In the future everyone will be very fat from the starchy diet.
In the future everyone will be very thin from not having enough to eat.
In the future it will be next to impossible to tell girls from boys, even in bed.
In the future men will be "super-masculine" and women will be "ultra-feminine."
In the future half of us will be "mentally ill."
In the future there will be no religion or spiritualism of any sort.
In the future the "psychic arts" will be put to practical use.
In the future we will not think that "nature" is beautiful.
In the future the weather will always be the same.
In the future no one will fight with anyone else.
In the future there will be an atomic war.
In the future water will be expensive.
In the future all material items will be free.
In the future everyone's house will be like a little fortress.
In the future everyone's house will be a total entertainment center.
In the future everyone but the wealthy will be very happy.
In the future everyone but the wealthy will be very filthy.
In the future everyone but the wealthy will be very healthy.
In the future TV will be so good that the printed word will function as an art form only.
In the future people with boring jobs will take pills to relieve the boredom.
In the future no one will live in cities.
In the future there will be mini-wars going on everywhere.
In the future everyone will think about love all the time.
In the future political and other decisions will be based completely on opinion polls.
In the future there will be machines which will produce a religious experience in the user.
In the future there will be groups of wild people, living in the wilderness.
In the future there will be only paper money, which will be personalized.
In the future there will be a classless society.
In the future everyone will only get to go home once a year.
In the future everyone will stay home all the time.
In the future we will not have time for leisure activities.
In the future we will only "work" one day a week.

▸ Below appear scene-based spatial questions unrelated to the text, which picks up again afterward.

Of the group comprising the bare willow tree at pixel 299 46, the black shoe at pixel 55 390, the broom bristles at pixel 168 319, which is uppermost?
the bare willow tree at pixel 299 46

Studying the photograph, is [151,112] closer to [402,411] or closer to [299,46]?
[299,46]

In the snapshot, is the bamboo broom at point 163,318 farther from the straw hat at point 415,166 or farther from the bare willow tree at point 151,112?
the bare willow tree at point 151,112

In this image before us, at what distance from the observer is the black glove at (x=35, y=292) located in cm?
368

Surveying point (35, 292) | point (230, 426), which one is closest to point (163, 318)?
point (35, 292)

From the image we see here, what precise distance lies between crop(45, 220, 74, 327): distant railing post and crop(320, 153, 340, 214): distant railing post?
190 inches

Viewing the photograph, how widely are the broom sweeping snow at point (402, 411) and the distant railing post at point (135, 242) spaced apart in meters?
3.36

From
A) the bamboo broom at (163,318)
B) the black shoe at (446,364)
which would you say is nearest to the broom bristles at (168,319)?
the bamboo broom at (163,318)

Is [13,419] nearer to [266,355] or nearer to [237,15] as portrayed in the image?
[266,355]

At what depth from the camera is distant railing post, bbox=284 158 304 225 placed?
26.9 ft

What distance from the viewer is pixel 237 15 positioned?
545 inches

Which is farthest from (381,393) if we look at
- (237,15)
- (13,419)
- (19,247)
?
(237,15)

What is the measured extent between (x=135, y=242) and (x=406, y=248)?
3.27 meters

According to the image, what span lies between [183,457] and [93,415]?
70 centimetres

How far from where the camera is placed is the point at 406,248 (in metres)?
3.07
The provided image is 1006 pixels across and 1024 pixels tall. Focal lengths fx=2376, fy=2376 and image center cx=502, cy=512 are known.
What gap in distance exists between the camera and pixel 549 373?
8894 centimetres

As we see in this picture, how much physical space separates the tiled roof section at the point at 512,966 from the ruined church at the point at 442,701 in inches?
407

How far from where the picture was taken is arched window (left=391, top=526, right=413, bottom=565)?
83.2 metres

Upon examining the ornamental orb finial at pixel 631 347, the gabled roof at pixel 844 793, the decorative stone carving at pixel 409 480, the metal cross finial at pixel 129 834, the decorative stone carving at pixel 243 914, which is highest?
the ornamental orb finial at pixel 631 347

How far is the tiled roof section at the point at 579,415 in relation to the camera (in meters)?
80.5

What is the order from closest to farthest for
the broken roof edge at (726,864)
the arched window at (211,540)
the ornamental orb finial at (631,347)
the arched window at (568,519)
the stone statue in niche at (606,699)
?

In the future our bodies will be shriveled up but our brains will be bigger.
In the future there will be starving people everywhere.
In the future people will live in space.
In the future no one will be able to afford TV.
In the future the helpless will be killed.
In the future everyone will have their own style of way-out clothes.
In the future we will make love to anything anytime anywhere.
In the future there will be so much going on that no one will be able to keep track of it.

In The Future by David Byrne from The Knee Plays 1985.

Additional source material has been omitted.